Run both on every pull request
TrapDoor's attempted PR vector is exactly the kind of merge-time entry point this control is built for. A scan that runs quarterly is checking for the threat in the wrong place at the wrong time. Dependency and secrets scanning gated on the merge — running automatically when a PR opens — puts the check where an attack like this would enter.
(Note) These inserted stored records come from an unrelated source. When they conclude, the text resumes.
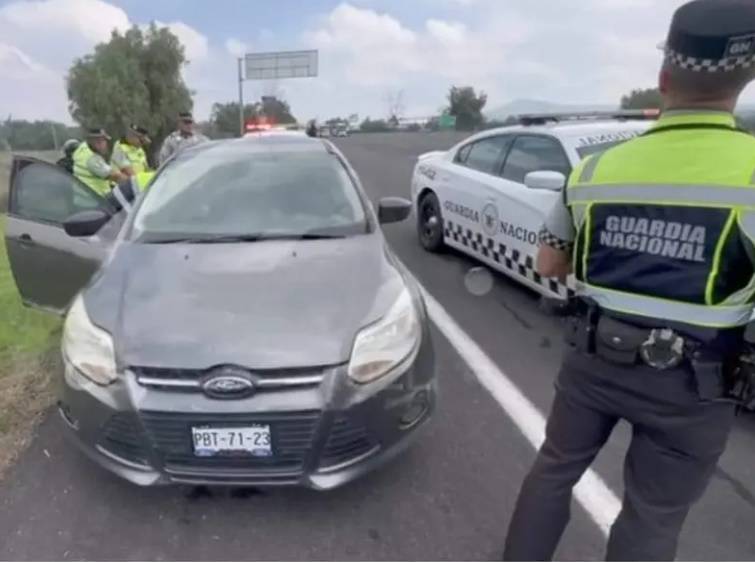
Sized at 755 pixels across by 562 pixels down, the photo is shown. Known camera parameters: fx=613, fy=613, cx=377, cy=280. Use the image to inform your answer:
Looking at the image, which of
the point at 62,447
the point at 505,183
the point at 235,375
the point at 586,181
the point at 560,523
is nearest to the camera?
the point at 586,181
This is the work Rafter does: it runs in CI for secret scanning and remote SAST and SCA, and it installs as a one-click GitHub Marketplace Action. A CI scanner with up-to-date malicious-package intelligence could flag TrapDoor IOCs before merge, before any agent opens the repo. The goal isn't to make your assistant smarter about bad instructions. It's to make sure the bad instructions never arrive in the first place.
Takeaways
- The agent-instruction file can drive tool execution.
CLAUDE.mdand.cursorrulesare no longer inert metadata. Treat them as high-risk, untrusted input that your agent may obey. - Invisible does not mean absent. Zero-width Unicode lets an attacker hide a full instruction set in a file that renders as blank. Rendered human review is not a reliable check on its own; scan AI config files for hidden Unicode.
- The PR was an attempted vector. TrapDoor propagated through package registries and also opened pull requests against high-profile repos; public reporting does not show those PRs were merged. The merge gate is still where you want a scan, because it is where an attack like this would enter.
- Defend early, not late. Catch the poisoned package at dependency-scan time with malicious-package intelligence, and reduce repo-exposed secrets at secrets-scan time, both in CI, before the agent ever reads the repo — while remembering that affected workstations still need credential rotation.
Your AI assistant will believe whatever the repository tells it. The repository is the thing you have to check, and you have to check it before the agent does.